The study said the 1.5% allotment, coupled by the 6.5% earmarked by Local Government Units (LGUs) for local infrastructure services and the subsequent underinvestment of the private sector in local infrastructure, have contributed to the widening income inequality in the Philippines.
“The lack of access to adequate infrastructure services can be attributed to the uneven pace of growth among regions in the Philippines, which is reflected in their respective contribution to [Gross Regional Domestic Product] and, to some extent, the relative size of financial resources available to the regions,” it added.
The study said that based on a 2005 report of the Commission on Audit, the total expenditure for infrastructure amounted to P19.8 billion with almost half or 48% coming from LGUs.
Llanto noted that infrastructure expenditures were the highest in the National Capital Region (NCR), which reached 26.06%; Region IV, 15.56%; and Region III, 11%.
The lowest contribution was in the Autonomous Region of Muslim Mindanao (ARMM), which only accounted for 1.73%.
“In general, the more rapidly growing regions endowed with better and more infrastructure facilities with the NCR producing around 40% of gross domestic product and thus, it leads the pack, so to say,” Llanto said.
Llanto said that as of July 2007 and excluding ARMM, there are around 29,288 kilometers of national roads nationwide, which represent only 15% of the total road network. Local roads administered by local governments account for as much as 85%.
This is why there is a need to increase rural infrastructure support. But this may pose a problem particularly for LGUs since, Llanto said, not all of them have access to infrastructure financing like build-operate-transfer (BOT), official development assistance, and other instruments like bonds and credit guarantees.
Most LGUs, Llanto said, rely on their Internal Revenue Allotment (IRA) and local-tax revenues to finance projects, particularly capital intensive ones like infrastructure projects.
“To promote the development of regional infrastructure, the financial and technical capability of the local governments should also be improved,” the study stated.

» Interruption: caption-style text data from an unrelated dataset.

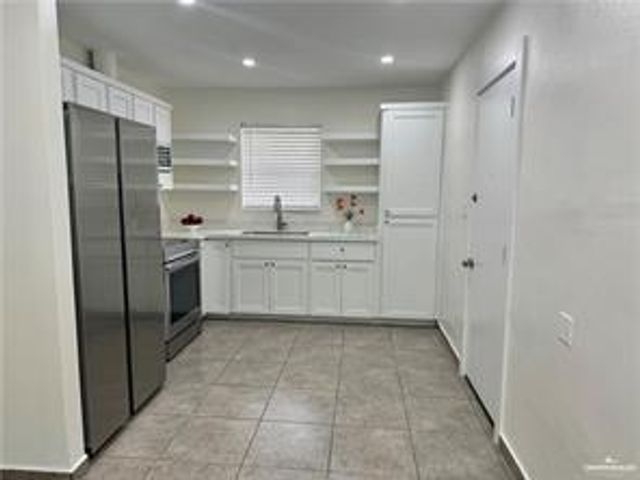 808 Tennessee Avenue, Weslaco, TX 78596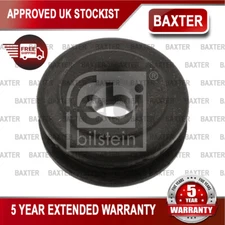 Fits Mercedes SL Saloon S-Class Coupe G-Class Kombi 8 Baxter Gear Lever Bush #2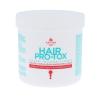 Kallos Cosmetics Hair Pro-Tox Leave-in Conditioner Regenerator za žene 250 ml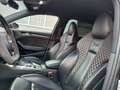Audi RS3 2.5 TFSI Sportback quattro S tronic Schwarz - thumbnail 9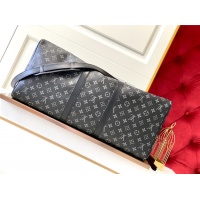 $96.00 USD Louis Vuitton Travel Bags #824410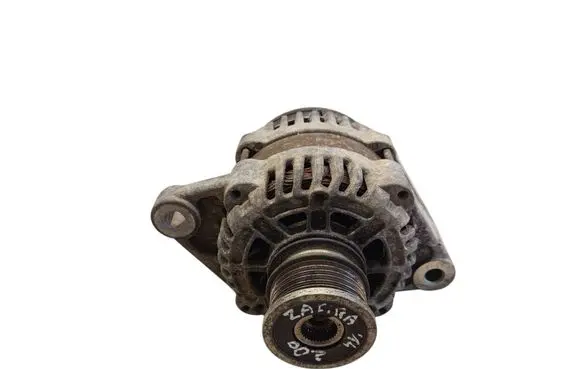 Generator/alternator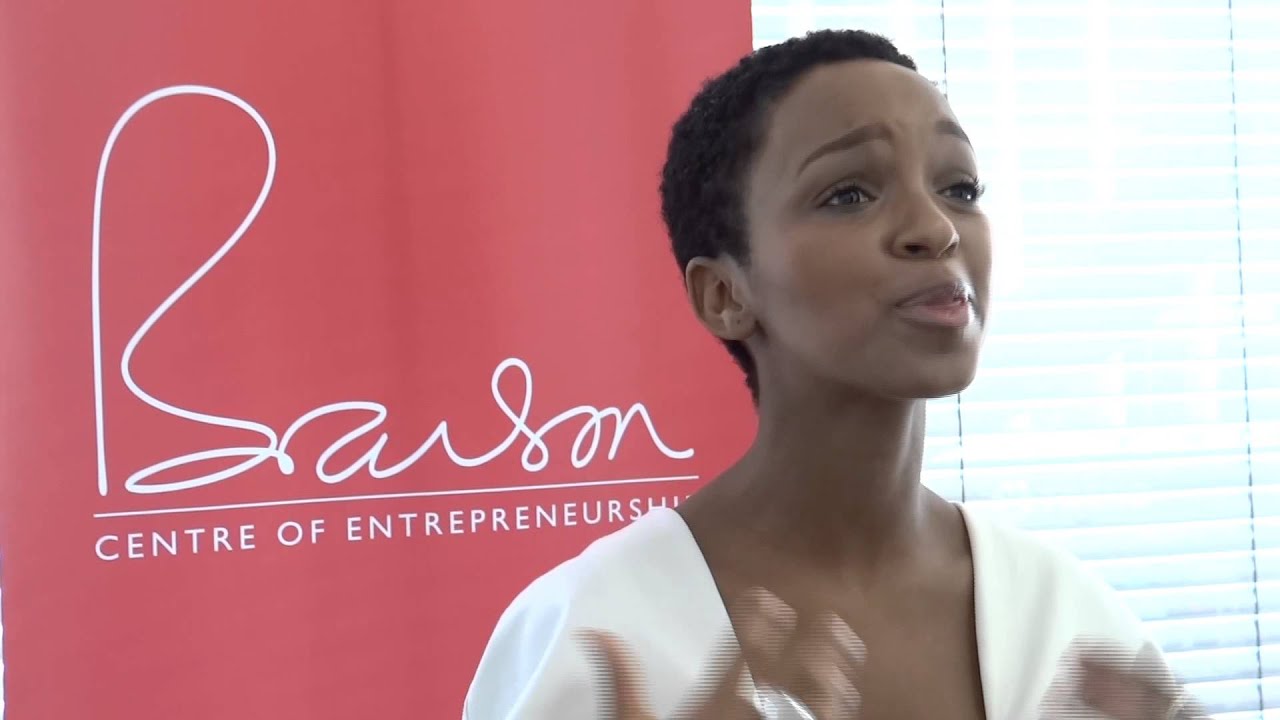 The Radio and TV Presenting Workshop - JHB 2015
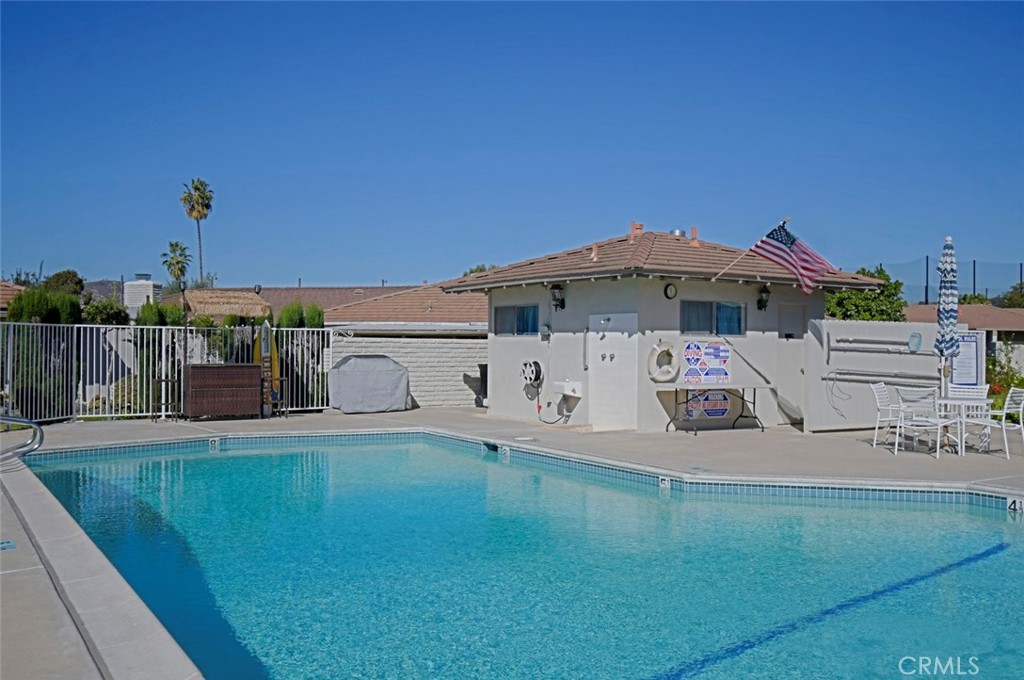 San Juan Hills (JH) - Residential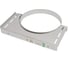 Стеновой хомут Ferrum AISI 430, ф280 f5715 2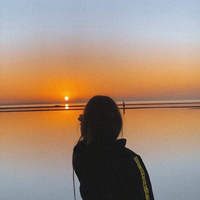 Бахыт Жалгасбай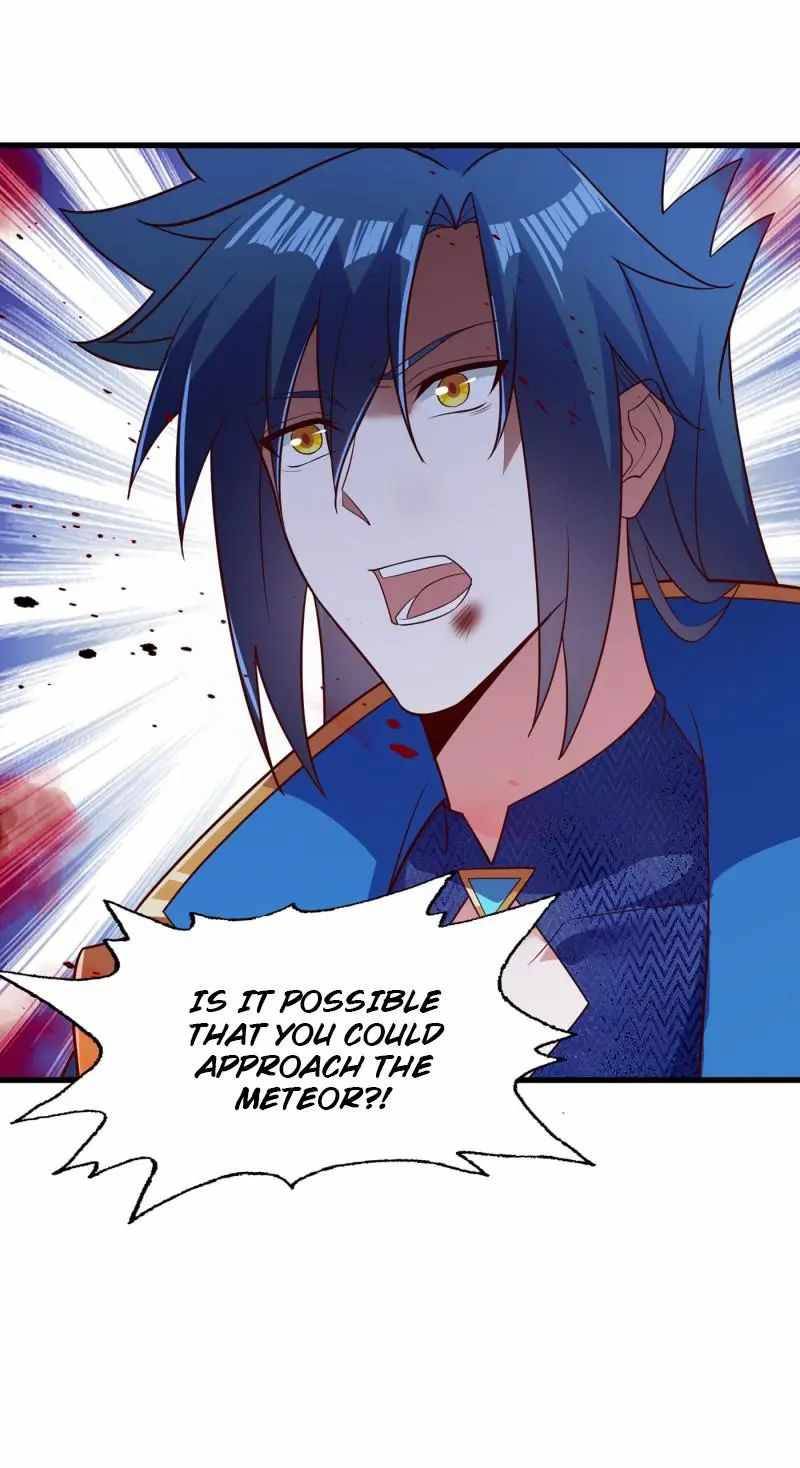 Page 17 of Chapter 437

“A review of the allocation formula for the IRA is timely considering the great need of LGUs to have substantial resources for delivery of local-public services and infrastructure development. Another area for improvement would be the access of LGUs to other financing sources so that they may not be too dependent on IRA transfers,” it added.
While rural infrastructure can also be financed through BOT, the study said there was a need to make changes in the BOT Law. These changes should include third-party evaluation and ex-post evaluation and the creation of a project-development facility for project preparation and bidding.
But Llanto said one particular change that could significantly improve BOT is for the BOT Law or any official policy pronouncement to allow the private sector to levy user charges that provide returns that are commensurate to the cost of proponent’s investments.
“This will ensure project viability and will reduce or minimize the amount of subsidy that the government provides. It seems unfair to use revenues from general taxation to finance or provide subsidy or support to a BOT project, which is availed of by particular segments of the population, that is, the users,” Llanto said.